VulReaD: Knowledge-Graph-guided Software Vulnerability Reasoning and Detection
This addresses the challenge of interpretable and accurate vulnerability detection for software security, representing an incremental advance by enhancing existing LLM methods with knowledge-graph guidance.
The paper tackles the problem of software vulnerability detection by moving beyond binary classification to CWE-level reasoning, using a knowledge-graph-guided approach that improves binary F1 by 8-10% and multi-class classification by 30% Macro-F1 and 18% Micro-F1 compared to state-of-the-art baselines.

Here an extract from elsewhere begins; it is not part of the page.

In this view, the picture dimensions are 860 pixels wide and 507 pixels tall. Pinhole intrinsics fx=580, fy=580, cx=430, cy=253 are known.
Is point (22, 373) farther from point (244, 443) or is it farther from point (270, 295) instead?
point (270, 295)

Software vulnerability detection (SVD) is a critical challenge in modern systems. Large language models (LLMs) offer natural-language explanations alongside predictions, but most work focuses on binary evaluation, and explanations often lack semantic consistency with Common Weakness Enumeration (CWE) categories. We propose VulReaD, a knowledge-graph-guided approach for vulnerability reasoning and detection that moves beyond binary classification toward CWE-level reasoning. VulReaD leverages a security knowledge graph (KG) as a semantic backbone and uses a strong teacher LLM to generate CWE-consistent contrastive reasoning supervision, enabling student model training without manual annotations. Students are fine-tuned with Odds Ratio Preference Optimization (ORPO) to encourage taxonomy-aligned reasoning while suppressing unsupported explanations. Across three real-world datasets, VulReaD improves binary F1 by 8-10% and multi-class classification by 30% Macro-F1 and 18% Micro-F1 compared to state-of-the-art baselines. Results show that LLMs outperform deep learning baselines in binary detection and that KG-guided reasoning enhances CWE coverage and interpretability.